▸ Text passage:
[Start of section]
Fluorine can be liberated from its crustal reservoirs via natural processes (such as weathering, erosion, and volcanic activity) or anthropogenic processes, such as phosphate rock processing, coal combustion, and brick-making. Anthropogenic contributions to the fluorine cycle are significant, with anthropogenic emissions contributing about 55% of global fluorine inputs.

== Hydrosphere ==
Fluorine can dissolve into waters as the anion fluoride, where is abundance depends on local abundance within the surrounding rocks. This is in contrast to other halogen abundances, which tend to reflect the abundance of other local halogens, rather than the local rock composition. Dissolved fluoride is present found in low abundances in surface runoff in rainwater and rivers, and higher concentrations (74 micromolar) in seawater. Fluorine can also enter surface waters via volcanic plumes.
[End of section]
▸ About this exercise:
Continue the passage on the fluorine cycle, picking up right after its last sentence.

▸ Supplied material:
[Start of section]
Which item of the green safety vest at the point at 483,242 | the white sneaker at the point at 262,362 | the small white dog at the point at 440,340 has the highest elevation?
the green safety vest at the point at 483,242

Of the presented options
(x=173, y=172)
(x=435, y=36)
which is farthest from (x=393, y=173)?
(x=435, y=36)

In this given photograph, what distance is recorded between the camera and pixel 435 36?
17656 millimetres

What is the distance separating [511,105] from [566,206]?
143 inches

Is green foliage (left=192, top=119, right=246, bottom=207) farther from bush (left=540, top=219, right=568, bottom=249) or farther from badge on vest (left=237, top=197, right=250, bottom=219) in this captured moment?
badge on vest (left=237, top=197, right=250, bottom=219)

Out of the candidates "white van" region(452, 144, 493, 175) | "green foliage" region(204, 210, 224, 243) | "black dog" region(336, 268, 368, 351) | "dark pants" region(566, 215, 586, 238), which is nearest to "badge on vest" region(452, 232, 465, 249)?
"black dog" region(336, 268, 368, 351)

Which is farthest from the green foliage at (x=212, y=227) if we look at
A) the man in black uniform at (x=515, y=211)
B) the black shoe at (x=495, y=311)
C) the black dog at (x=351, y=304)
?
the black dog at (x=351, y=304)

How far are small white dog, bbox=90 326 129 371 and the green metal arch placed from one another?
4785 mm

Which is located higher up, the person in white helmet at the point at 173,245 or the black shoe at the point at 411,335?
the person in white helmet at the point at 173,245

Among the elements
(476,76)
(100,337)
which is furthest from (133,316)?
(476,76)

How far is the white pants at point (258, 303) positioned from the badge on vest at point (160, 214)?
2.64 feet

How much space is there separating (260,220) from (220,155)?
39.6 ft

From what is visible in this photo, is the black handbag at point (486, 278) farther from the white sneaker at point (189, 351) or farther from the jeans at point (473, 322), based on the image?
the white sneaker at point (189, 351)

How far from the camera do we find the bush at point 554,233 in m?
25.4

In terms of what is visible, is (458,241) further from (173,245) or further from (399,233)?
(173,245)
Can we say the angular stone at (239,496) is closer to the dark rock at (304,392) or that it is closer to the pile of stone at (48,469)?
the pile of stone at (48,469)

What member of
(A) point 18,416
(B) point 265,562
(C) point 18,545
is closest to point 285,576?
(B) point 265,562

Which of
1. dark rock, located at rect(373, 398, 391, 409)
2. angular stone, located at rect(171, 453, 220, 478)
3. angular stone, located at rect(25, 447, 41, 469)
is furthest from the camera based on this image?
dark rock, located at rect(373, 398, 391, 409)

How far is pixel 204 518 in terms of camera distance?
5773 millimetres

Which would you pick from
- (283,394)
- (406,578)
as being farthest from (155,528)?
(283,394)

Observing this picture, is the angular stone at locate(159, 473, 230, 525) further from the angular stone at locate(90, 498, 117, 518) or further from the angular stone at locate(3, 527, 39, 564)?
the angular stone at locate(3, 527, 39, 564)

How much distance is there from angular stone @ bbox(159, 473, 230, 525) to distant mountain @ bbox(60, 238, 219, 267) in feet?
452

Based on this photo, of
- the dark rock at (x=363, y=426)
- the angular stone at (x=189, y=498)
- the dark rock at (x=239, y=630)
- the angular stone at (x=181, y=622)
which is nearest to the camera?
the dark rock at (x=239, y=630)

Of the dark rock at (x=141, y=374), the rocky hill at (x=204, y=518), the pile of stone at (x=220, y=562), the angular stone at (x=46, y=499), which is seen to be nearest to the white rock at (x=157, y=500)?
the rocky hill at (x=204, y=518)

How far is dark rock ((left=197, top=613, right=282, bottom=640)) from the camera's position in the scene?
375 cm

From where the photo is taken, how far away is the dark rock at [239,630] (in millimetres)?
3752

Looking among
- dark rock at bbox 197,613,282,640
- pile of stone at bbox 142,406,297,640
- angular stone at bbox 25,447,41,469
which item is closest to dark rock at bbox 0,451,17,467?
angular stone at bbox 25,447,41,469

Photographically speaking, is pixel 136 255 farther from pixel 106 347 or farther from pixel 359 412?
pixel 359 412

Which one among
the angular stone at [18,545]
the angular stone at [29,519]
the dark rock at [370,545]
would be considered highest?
[End of section]
[Start of section]
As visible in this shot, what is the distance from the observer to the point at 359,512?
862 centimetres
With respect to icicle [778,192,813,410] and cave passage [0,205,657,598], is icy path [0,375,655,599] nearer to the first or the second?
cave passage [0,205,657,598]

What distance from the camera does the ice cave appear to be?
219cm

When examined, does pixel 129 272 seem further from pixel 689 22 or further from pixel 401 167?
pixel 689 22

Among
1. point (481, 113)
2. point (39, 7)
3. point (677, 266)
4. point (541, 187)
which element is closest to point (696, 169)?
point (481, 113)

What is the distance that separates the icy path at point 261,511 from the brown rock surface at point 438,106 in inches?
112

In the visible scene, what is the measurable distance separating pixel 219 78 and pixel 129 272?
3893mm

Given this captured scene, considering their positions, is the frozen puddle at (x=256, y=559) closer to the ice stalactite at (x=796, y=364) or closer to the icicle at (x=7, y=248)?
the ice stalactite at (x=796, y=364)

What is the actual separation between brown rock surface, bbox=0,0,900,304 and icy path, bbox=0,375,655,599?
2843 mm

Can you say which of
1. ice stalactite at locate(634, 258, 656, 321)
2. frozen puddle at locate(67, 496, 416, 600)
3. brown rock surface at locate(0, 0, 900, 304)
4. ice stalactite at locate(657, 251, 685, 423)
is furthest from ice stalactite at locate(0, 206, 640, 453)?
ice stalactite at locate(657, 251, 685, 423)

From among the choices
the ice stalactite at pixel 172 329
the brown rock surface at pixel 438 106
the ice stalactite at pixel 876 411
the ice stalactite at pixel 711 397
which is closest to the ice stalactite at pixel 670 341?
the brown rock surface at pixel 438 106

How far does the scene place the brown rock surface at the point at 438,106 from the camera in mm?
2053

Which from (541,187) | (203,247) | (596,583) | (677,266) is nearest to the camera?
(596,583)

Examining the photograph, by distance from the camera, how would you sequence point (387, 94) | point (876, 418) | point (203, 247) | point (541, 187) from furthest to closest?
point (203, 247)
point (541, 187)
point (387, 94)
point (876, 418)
[End of section]
▸ Answer area:
== Atmosphere ==
Fluorine can enter the atmosphere via volcanic activity and other geothermal emissions, as well as via biomass burning and wind-blown dust plumes. Additionally, it can come from a wide variety of anthropogenic sources, including coal combustion, brick-making, uranium processing, chemical manufacturing, aluminum production, glass etching, and the microelectronics/semiconductor industry. Fluorine can also enter the atmosphere as a product of reactions between anthropogenically-generated atmospheric chemicals (for example, uranium fluoride). Furthermore, fluorine is a component in chlorofluorocarbon gases (CFCs), which were mass-produced throughout the 20th century until the detrimental effects associated with their breakdown into highly reactive chlorine and chlorine oxide species were better understood. The majority of contemporary studies on atmospheric fluorine focus on hydrogen fluoride (HF) in the troposphere, due to HF gas's toxicity and high reactivity.

Fluorine can be removed from the atmosphere via "wet" deposition, by precipitating out of rain, dew, fog, or cloud droplets, or via "dry" deposition, which refers to any processes that do not involve liquid water, such as adherence to surface materials as driven by atmospheric turbulence. HF can also be removed from the atmosphere via photochemical reactions in the stratosphere.

== Biosphere ==
Fluorine is an important element for biological systems. From a mammalian health perspective, it is notable as a component of fluorapatite, a key mineral in the teeth of humans that have been exposed to fluorine, as well as shark and fish teeth. In soil, fluorine can act as a source for biological systems and a sink for atmospheric processes, as atmospheric fluorine can leach to considerable depths.